TERZA E PRIMA PERSONA, anziché essere mutuamente esclusive, sono spesso congiunte. Lo rivela l’analisi della canzone Wish you were here dei Pink Floyd. Anche Ulisse si salva da Polifemo inventando N(n)essuno, per poi correggere l’immagine che lo ha annullato e sovrapporgliene una regale: «Sappi che chi ti ha accecato non è un Nessuno da niente! Sono Odisseo, figlio di Laerte. Itaca è la mia patria. Ricordati di me!».
È una questione non limitata alla verbalità. Un capitolo del libro è sull’audiovisivo, che ha il suo «apparato formale dell’enunciazione», per Paolucci, nei punti di prensione umani e macchinici distribuiti all’interno. Protesi dell’ascolto e dello sguardo che aumentano le capacità dello spettatore. Sempre nel cinema i discorsi indiretti liberi installano personaggi in terza persona modulati da istanze in prima, che in essi si riflettono. Nel film Se mi lasci ti cancello di Michel Gondry (2004), esaminato nel volume, Joel rimappa le connessioni tra i ricordi tagliati via mentre, nel ruolo di un «io», sta insieme a figure di lei più oggettive.

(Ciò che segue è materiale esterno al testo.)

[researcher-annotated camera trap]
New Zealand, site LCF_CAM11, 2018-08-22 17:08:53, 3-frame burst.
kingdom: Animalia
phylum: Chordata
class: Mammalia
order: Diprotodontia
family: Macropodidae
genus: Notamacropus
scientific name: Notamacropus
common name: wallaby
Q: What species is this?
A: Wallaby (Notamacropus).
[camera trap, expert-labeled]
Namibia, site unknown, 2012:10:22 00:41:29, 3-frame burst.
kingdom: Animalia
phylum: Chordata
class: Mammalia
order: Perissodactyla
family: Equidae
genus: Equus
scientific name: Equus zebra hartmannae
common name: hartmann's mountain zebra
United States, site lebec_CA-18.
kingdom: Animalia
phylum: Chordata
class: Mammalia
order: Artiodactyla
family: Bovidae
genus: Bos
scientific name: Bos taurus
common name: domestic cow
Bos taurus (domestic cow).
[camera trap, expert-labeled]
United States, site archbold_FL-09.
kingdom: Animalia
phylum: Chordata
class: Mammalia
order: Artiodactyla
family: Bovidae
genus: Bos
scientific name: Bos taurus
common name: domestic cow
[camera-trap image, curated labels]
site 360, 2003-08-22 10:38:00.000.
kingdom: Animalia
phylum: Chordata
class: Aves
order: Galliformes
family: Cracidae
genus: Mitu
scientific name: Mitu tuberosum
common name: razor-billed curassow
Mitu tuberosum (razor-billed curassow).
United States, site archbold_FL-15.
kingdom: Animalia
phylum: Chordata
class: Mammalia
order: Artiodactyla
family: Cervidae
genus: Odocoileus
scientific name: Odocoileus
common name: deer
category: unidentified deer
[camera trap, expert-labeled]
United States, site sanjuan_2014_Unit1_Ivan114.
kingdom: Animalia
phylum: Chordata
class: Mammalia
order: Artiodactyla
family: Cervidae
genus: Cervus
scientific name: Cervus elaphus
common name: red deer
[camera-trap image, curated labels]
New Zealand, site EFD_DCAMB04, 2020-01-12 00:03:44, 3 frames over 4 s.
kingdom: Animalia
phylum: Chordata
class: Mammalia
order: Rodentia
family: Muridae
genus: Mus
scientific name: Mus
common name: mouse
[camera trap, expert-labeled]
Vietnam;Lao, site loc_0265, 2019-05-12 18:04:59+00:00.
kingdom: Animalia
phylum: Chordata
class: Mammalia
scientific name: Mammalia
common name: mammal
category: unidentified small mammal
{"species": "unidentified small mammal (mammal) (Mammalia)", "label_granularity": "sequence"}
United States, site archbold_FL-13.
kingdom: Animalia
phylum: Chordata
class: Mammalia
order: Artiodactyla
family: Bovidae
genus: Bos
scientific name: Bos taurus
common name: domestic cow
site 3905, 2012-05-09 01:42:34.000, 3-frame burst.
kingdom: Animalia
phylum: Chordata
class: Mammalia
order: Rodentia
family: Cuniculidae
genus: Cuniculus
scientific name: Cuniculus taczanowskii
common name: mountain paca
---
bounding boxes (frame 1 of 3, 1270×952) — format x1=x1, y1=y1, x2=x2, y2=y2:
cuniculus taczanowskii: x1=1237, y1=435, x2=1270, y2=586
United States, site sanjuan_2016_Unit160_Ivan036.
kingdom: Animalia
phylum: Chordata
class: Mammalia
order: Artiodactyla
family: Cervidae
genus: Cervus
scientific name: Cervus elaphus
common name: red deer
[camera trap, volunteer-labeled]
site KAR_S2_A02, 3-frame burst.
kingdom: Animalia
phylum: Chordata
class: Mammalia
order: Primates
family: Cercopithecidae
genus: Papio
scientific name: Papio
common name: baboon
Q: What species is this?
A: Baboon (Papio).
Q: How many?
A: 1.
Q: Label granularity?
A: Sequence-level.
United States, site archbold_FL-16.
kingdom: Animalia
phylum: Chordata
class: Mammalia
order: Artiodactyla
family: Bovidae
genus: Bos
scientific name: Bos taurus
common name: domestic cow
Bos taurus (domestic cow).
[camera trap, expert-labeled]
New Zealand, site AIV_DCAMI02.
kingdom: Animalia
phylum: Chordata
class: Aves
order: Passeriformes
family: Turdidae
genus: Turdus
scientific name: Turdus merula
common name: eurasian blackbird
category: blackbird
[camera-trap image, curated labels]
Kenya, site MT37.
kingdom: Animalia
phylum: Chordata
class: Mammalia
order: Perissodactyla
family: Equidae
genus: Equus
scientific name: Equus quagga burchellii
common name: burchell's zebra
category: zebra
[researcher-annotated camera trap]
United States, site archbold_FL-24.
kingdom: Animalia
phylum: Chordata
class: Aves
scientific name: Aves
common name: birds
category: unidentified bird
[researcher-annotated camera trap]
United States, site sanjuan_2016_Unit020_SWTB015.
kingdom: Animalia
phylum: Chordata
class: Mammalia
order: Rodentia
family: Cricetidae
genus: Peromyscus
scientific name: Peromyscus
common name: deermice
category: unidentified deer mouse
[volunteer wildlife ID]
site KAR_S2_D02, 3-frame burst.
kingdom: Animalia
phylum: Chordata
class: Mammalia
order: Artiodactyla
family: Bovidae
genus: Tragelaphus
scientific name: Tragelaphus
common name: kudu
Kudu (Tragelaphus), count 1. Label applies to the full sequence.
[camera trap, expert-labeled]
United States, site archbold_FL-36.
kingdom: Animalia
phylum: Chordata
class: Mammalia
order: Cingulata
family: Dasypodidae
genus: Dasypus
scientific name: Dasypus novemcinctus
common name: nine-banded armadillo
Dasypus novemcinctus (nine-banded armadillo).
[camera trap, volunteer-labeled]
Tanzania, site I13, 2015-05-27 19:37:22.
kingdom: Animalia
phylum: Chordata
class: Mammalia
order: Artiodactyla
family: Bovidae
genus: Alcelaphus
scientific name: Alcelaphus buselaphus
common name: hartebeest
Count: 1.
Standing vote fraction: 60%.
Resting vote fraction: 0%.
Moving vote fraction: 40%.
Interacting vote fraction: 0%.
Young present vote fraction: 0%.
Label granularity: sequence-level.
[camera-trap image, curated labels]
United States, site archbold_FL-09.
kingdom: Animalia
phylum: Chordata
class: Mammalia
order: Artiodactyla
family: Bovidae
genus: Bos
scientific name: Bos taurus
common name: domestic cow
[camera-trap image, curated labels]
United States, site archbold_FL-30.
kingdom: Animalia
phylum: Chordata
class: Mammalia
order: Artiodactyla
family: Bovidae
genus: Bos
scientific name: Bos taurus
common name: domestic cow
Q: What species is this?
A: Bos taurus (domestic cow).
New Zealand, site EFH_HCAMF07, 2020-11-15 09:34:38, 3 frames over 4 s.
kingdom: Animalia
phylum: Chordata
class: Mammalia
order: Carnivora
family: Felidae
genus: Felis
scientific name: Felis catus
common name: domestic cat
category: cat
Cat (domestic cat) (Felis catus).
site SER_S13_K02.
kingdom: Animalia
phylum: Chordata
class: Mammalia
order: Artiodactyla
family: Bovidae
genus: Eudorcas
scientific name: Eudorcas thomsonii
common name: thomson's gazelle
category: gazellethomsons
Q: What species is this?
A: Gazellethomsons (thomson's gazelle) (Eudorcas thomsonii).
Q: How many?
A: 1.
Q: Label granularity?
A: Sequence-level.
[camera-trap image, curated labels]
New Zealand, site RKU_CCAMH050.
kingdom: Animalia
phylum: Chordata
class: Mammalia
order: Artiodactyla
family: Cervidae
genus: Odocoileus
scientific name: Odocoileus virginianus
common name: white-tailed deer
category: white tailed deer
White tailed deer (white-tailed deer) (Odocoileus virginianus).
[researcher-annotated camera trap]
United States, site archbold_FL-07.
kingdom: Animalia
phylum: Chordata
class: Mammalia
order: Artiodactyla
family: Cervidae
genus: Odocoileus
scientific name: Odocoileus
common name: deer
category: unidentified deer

LA SECONDA MOSSA dell’autore è far capire che l’enunciazione non si riduce alla proprietà dell’enunciato di manifestare l’atto che l’ha prodotta. Negli enunciati pulsano invece usi, habitus, norme sociali, schemi linguistici che sono il portato di apprezzamenti collettivi. È il tema più importante del libro, la «prassi enunciativa», ovvero i modi in cui emergono, si stabilizzano, si rimaneggiano, si usurano, spariscono le forme che usiamo. Comunicare è sempre un reimmettere nella vita sociale forme transindividuali fissate dall’uso, amplificandole o attenuandole. Lo sanno bene i sommelier, che nella degustazione del vino imparano a coniugare le sensazioni individuali con categorizzazioni socialmente stabilite (strutturato/non strutturato, rotondo/angoloso, di terroir!...). Lo sa il pittore di fronte alla tela, che non è mai bianca, ma troppo piena. Deve svuotarla, sgombrarla, ripulirla dai cliché. Emilio Vedova, ricorda Bartezzaghi nella postfazione al libro, gettava colore sulle tele bianche degli allievi per «cancellare le incrostazioni immaginarie lasciate dalla storia della pittura».
STUDIARE GLI ATTI della prassi enunciativa permette allora una migliore comprensione degli universi di discorso, rispetto a un repertorio enciclopedico di «già detto» che ne garantisce il funzionamento. Una domanda resta aperta: l’analisi di questi «centomila, nessuno e uno» a livello della prassi come si fa? Nell’attesa di saperlo, i cadavres exquis surrealisti, in cui l’individualità è un residuo, hanno adesso nuovi occhi, cioè strumenti, con cui guardarli.